Uno de los tipos de apostador que sin lugar a dudas no tendría mucho futuro en el mundo del juego es el que se conoce como impulsivo. Es decir, aquel al que le pierden las emociones y al contrario de lo que recomiendan los más experimentados no apuesta con la cabeza fría y se deja llevar por los impulsos del momento, lo cual hace que el jugador con este tipo de perfil tome decisiones rápidas y sin analizar ni las cuotas ni las posibilidades ni las estadísticas, por lo cual es un jugador que muy probablemente está condenado a perder, está claro que siempre podrá acertar en alguna apuesta, pero lo habitual es que no lo haga prácticamente nunca. 

Ya se sabe que los sentimientos y las emociones son los mayores movilizadores del ser humano, pero en este caso no es muy recomendable dejarse guiar por ellos porque nunca harán apuestas con las mejores posibilidades sino todo lo contrario. Además suelen ser jugadores que creen que lo saben todo y siempre darán su opinión aunque nadie se las pida y el día que logran algún acierto consideran que les da el derecho de saber más que nadie sobre las apuestas, las cuotas y todo lo relativo al juego en cuestión.

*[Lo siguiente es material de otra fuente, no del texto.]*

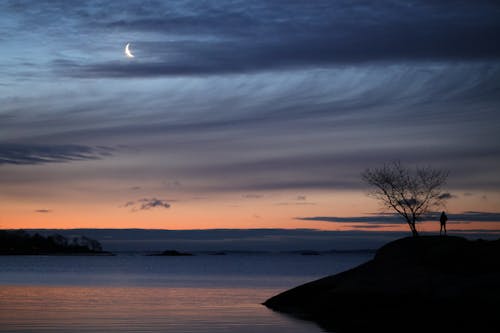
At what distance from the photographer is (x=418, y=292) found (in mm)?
33969

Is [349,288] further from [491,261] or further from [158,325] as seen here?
[158,325]

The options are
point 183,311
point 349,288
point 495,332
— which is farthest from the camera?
point 183,311

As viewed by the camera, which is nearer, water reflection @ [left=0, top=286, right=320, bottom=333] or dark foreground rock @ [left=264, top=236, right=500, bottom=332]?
dark foreground rock @ [left=264, top=236, right=500, bottom=332]

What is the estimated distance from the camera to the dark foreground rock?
1228 inches

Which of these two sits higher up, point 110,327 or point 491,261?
point 491,261

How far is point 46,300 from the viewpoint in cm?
4609

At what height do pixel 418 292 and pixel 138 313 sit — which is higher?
pixel 418 292

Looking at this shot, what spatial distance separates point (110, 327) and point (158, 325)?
2268mm

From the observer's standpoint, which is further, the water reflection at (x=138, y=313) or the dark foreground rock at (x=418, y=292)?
the water reflection at (x=138, y=313)

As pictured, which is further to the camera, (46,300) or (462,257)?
(46,300)

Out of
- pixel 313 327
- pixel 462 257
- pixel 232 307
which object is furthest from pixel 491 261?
pixel 232 307

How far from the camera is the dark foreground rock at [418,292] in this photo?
102ft

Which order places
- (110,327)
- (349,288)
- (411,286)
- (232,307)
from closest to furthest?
(110,327) < (411,286) < (349,288) < (232,307)

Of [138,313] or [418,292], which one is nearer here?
[418,292]
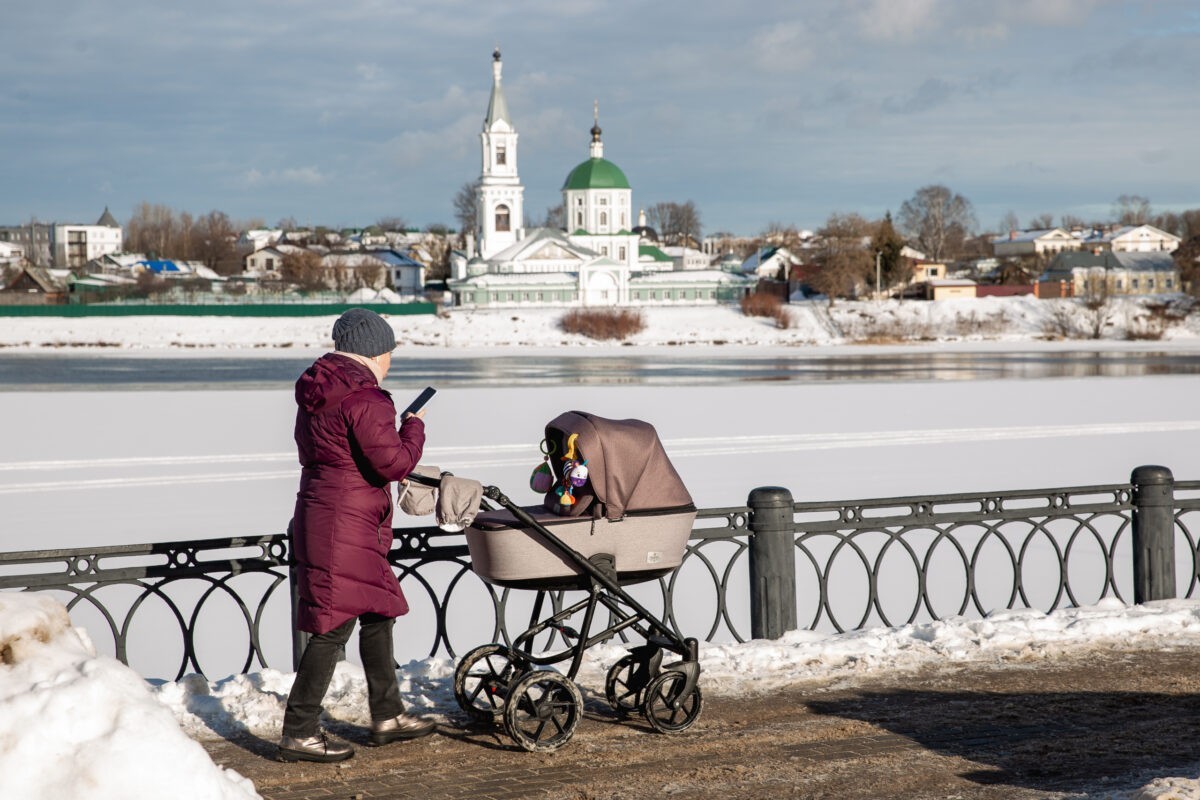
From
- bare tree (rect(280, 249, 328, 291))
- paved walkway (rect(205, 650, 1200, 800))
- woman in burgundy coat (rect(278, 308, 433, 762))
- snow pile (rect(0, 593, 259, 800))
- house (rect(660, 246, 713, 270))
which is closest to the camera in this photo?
snow pile (rect(0, 593, 259, 800))

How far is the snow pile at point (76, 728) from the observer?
11.6 ft

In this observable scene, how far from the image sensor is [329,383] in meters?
4.82

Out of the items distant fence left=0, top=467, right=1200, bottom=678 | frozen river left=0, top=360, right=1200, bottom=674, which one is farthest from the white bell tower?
distant fence left=0, top=467, right=1200, bottom=678

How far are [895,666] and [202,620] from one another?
5119 mm

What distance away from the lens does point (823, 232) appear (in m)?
85.9

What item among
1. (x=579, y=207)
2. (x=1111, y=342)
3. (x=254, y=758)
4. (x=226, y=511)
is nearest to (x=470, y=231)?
(x=579, y=207)

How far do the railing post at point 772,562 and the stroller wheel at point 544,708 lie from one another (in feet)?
6.09

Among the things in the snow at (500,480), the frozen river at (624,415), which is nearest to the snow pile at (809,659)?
the snow at (500,480)

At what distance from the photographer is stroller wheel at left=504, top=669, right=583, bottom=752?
16.7ft

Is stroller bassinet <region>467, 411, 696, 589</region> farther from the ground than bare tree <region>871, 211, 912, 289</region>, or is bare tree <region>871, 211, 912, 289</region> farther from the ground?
bare tree <region>871, 211, 912, 289</region>

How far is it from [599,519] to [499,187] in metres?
93.3

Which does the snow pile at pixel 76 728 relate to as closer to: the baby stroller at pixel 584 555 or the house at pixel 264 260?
the baby stroller at pixel 584 555

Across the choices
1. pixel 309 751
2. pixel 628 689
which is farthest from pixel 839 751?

En el otro extremo podemos encontrar al apostante recreativo o que simplemente lo hace por diversión, dentro de una normalidad todos deberían ser este perfil de apostador. Este tipo de jugador lo único que busca es pasar un rato agradable y dedica parte de su dinero a realizar apuestas pero sin perder la cabeza, incluso llegan a ser más fríos a la hora de realizarlas ya que se mantienen al margen de los sentimientos y de los odios y simpatías que un equipo o un jugador concreto le despiertan. Tiene claro que habrá días buenos y días malos pero lo hacen sin más profundidad que dejarse unas monedas. No poseen una personalidad adictiva al juego, mantienen a la perfección todas las medias de ingresos, importes, y actividad pero siempre sin excesos. 

De acuerdo con las estadísticas este tipo de usuarios mantienen una media de gastos de 40 euros al mes, eso sí todo jugador que se adapte a este perfil también tendrá muy complicado llegar a ganarse la vida por este medio ya que por lo general son apuestas de bajos importes y pocos riesgos que no los van a hacer millonarios de la noche a la mañana. 

Y finalmente podemos hablar del apostante Vip o constante. Es probablemente el perfil que menos se da en este amplio mundo, puesto que son los únicos jugadores con las cualidades y las capacidades necesarias para poder aspirar a ganarse la vida con el juego y las apuestas deportivas. Son personas que dedican horas al análisis, a las rutinas y a la constancia. Estudian las estadísticas, saben casi todos sobre los deportistas y sus condiciones y siguen un patrón debidamente estudiado. 

Son jugadores que llegan a ganar cuantiosas sumas de dinero y aunque la posibilidad de perder siempre está allí sus apuestas suelen ser de cantidades muy superiores a la media, estos jugadores suelen recibir promociones específicas, regalos y una atención más personalizada por cómo juega y lo que gana y genera para las diferentes casas de apuestas.